You can now enable the Tor service with

sudo service tor start

and update the relevant boot scripts with

sudo update-rc.d tor enable

That's it. Now restart the Pi. When it's back up again, you'll be able to connect to the Pi hotspot, TorSpot, as before. However, unlike as before, all your traffic will now be routed through the anonymous Tor network.

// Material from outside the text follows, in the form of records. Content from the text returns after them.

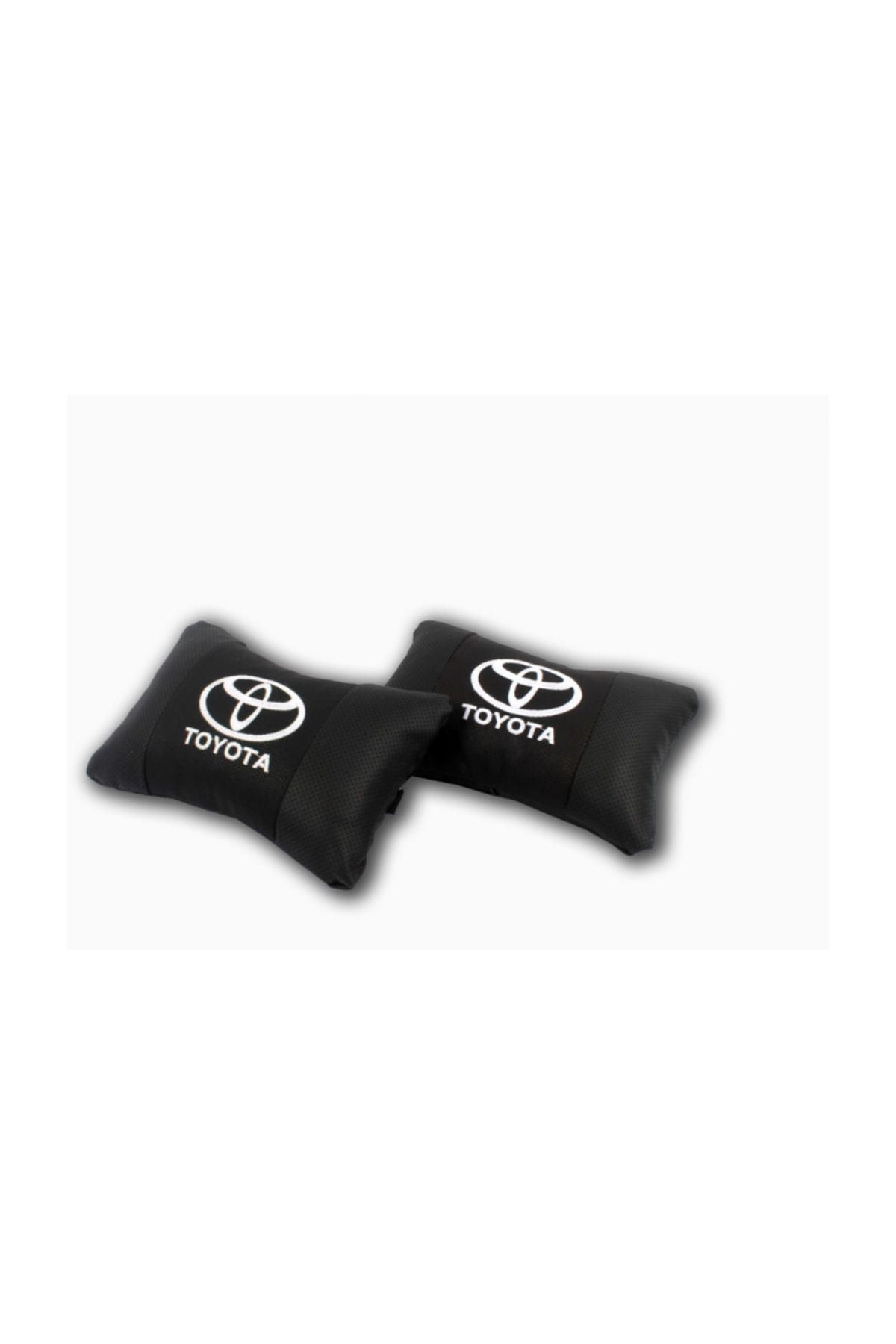 Genel Markalar Toyota Araca Özel Nakışlı Oto Deri Boyun Yastığı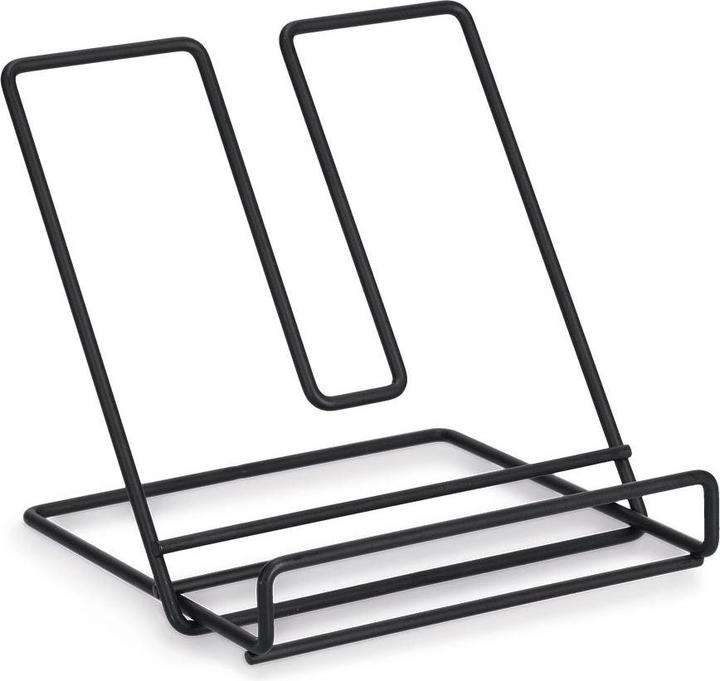 Zeller Present Book stand, metal, black (20 x 18 x 20.5 cm)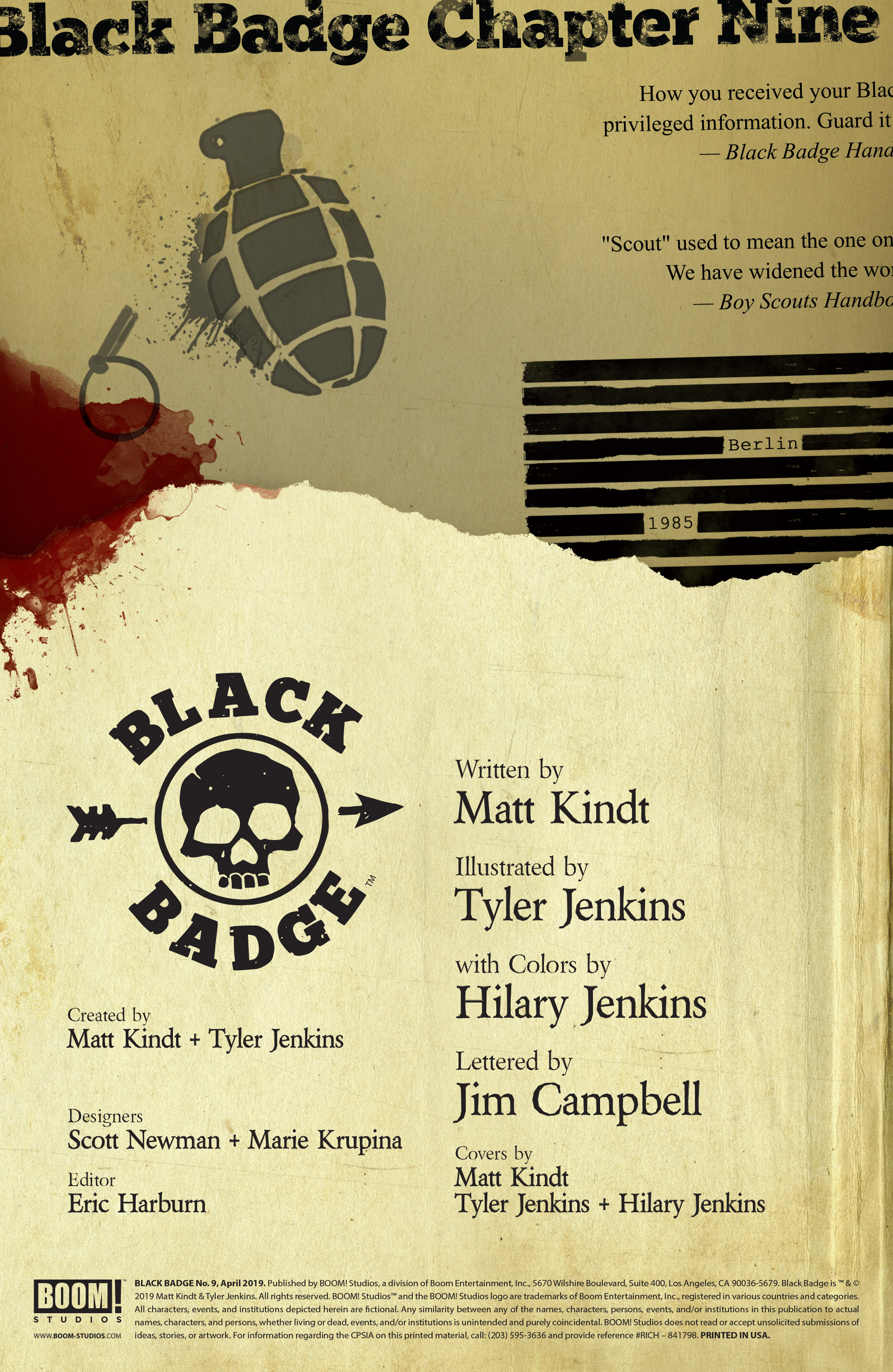 Read online Black Badge comic -  Issue #9 - 2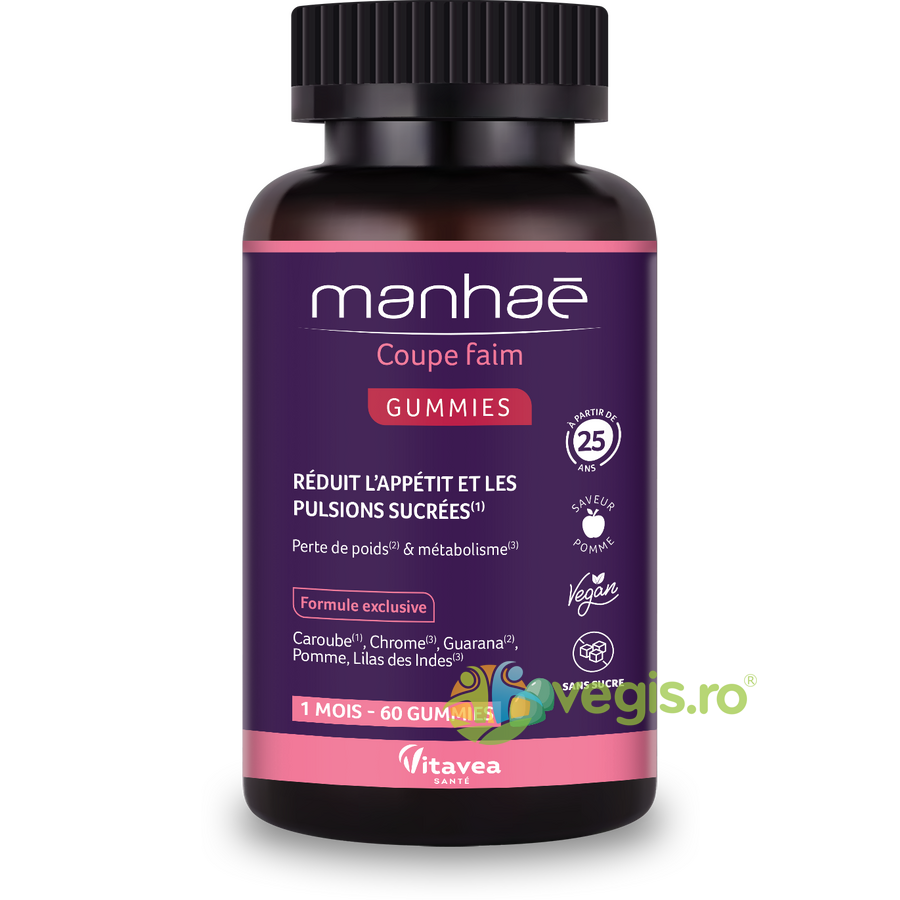 Oferte la Coupe Faim Gummies (Stop Apetit) 60 jeleuri gumate Vitavea,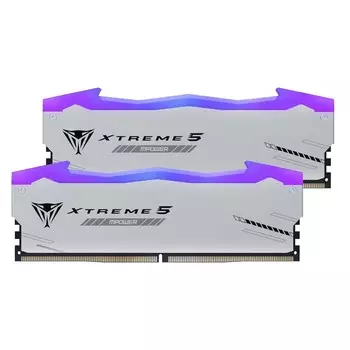 Оперативная память Patriot Viper Xtreme 5 MPower RGB 48 Гб (2 х 24 Гб), DDR5, 6000 МГц, PVXR548G60C30KM, серебристый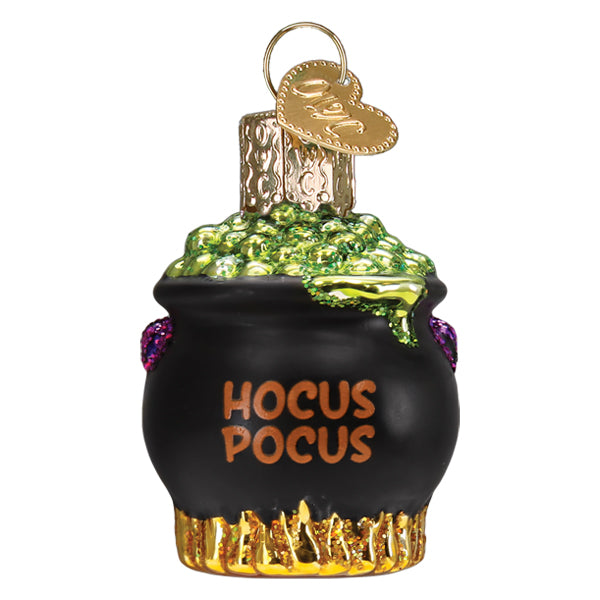 Old World Christmas Mini Halloween Cauldron Ornament - hand-blown glass Christmas tree ornament (view 2)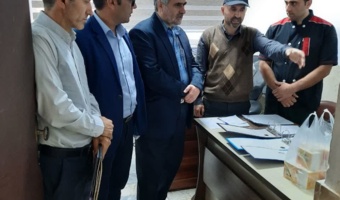 بررسی وضعیت آشپزخانه و انبار در بازدید مسئولان دانشگاه فرهنگیان قزوین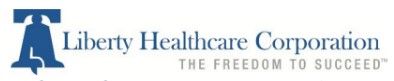 Liberty healthcare corporation the freedom to succeed logo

You can verify that this is happening by heading to check https://torproject.org from any device that's connected to TorSpot. The page will also list your IP address, which will not be that of your ISP. Visit this page from another device connected to TorSpot and it'll show a different address. Congratulations, you can now anonymously browse the web on all your devices!

connected devices
Use the tail -f /var/log/syslog common to keep an eye on the devices connected to your Tor hotspot.

QUICK TIPS

  • If you get Locale errors when connected to the Pi remotely, make sure you don't forward your locale by editing /etc/ssh/ssh_config and commenting out the SendEnv LANG LC_* line.
  • Use the tail -f /var/log/syslog command to keep an eye on all system messages. This might come handy if you are unable to connect to the Pi hotspot.
  • We've used Google's DNS service in this tutorial, but you can use another service like OpenDNS or your ISP's DNS servers by pointing to them in the /etc/dhcp/dhcpd.conf file.